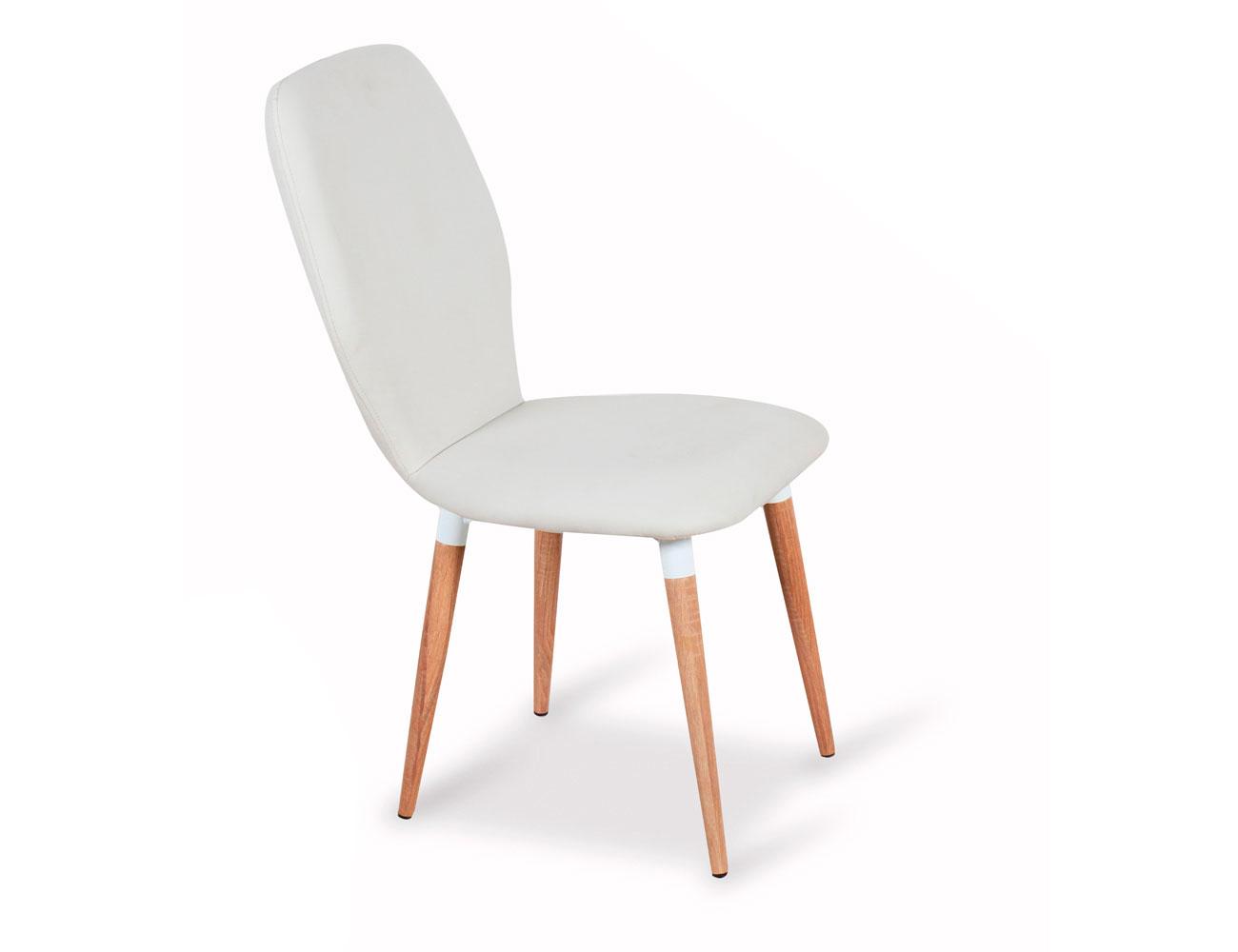 Juego de sillas tapizadas en polipiel con patas de madera for Sillas de polipiel
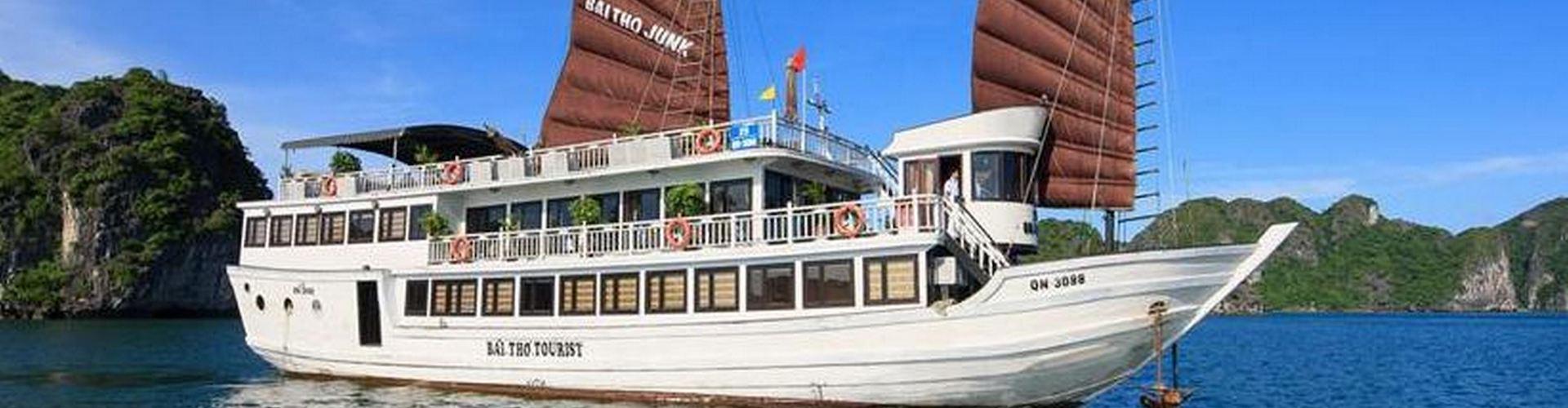 Du thuyền Bài Thơ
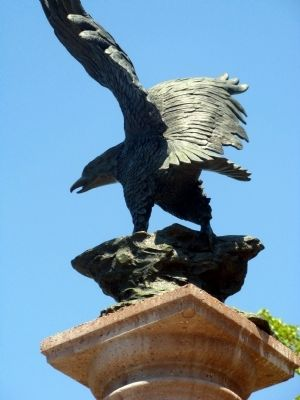 Eagle Sculpture image. Click for full size.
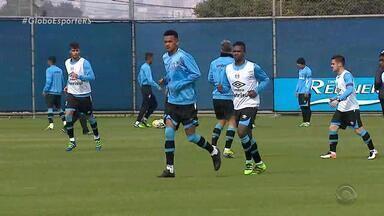 Grêmio embarca para Chapecó ainda nesta terça (14) - Assista ao vídeo.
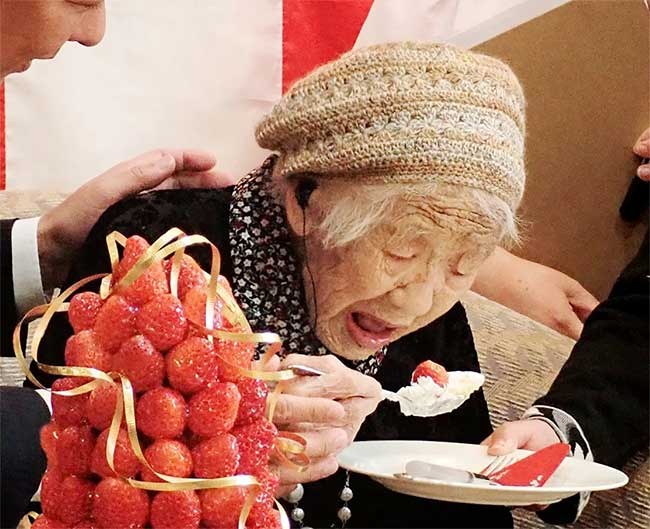 Cụ bà Kane Tanaka là người cao tuổi nhất thế giới được ghi nhận trong sách kỷ lục Guinness.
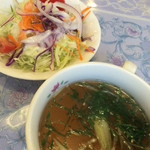 レストハウスリッキーズ - サラダ&スープ(大葉、ミョウガだよ)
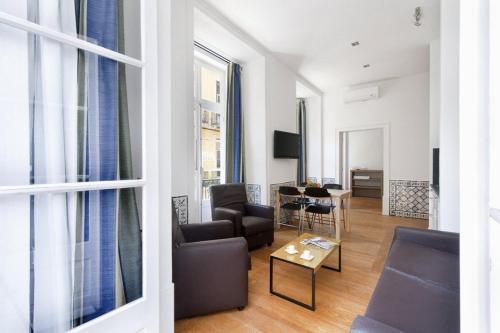 Część wypoczynkowa w obiekcie Living Lisboa Baixa Apartments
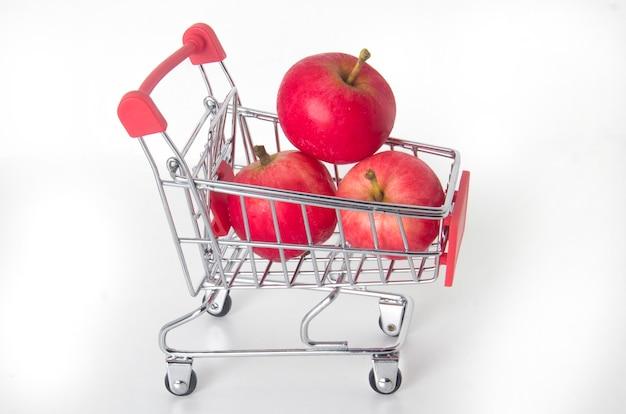 Comprando manzanas. las manzanas en la canasta de comida.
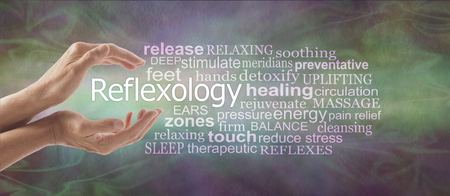 Photo pour Reflexology Descriptive Word Tag Cloud Banner - female cupped hands with the word REFLEXOLOGY floating between surrounded by a relevant word tag cloud on a rustic multi coloured background - image libre de droit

──────

- **EXERCISE OBJECTIVE**:
In the entries above, find the line that contains "Grêmio embarca para", then repeat exactly every line from the first one through that line, with no pictures.

- **THE ANSWER**:
 Juego de sillas tapizadas en polipiel con patas de madera for Sillas de polipiel
 Du thuyền Bài Thơ
 Eagle Sculpture image. Click for full size.
 Grêmio embarca para Chapecó ainda nesta terça (14) - Assista ao vídeo.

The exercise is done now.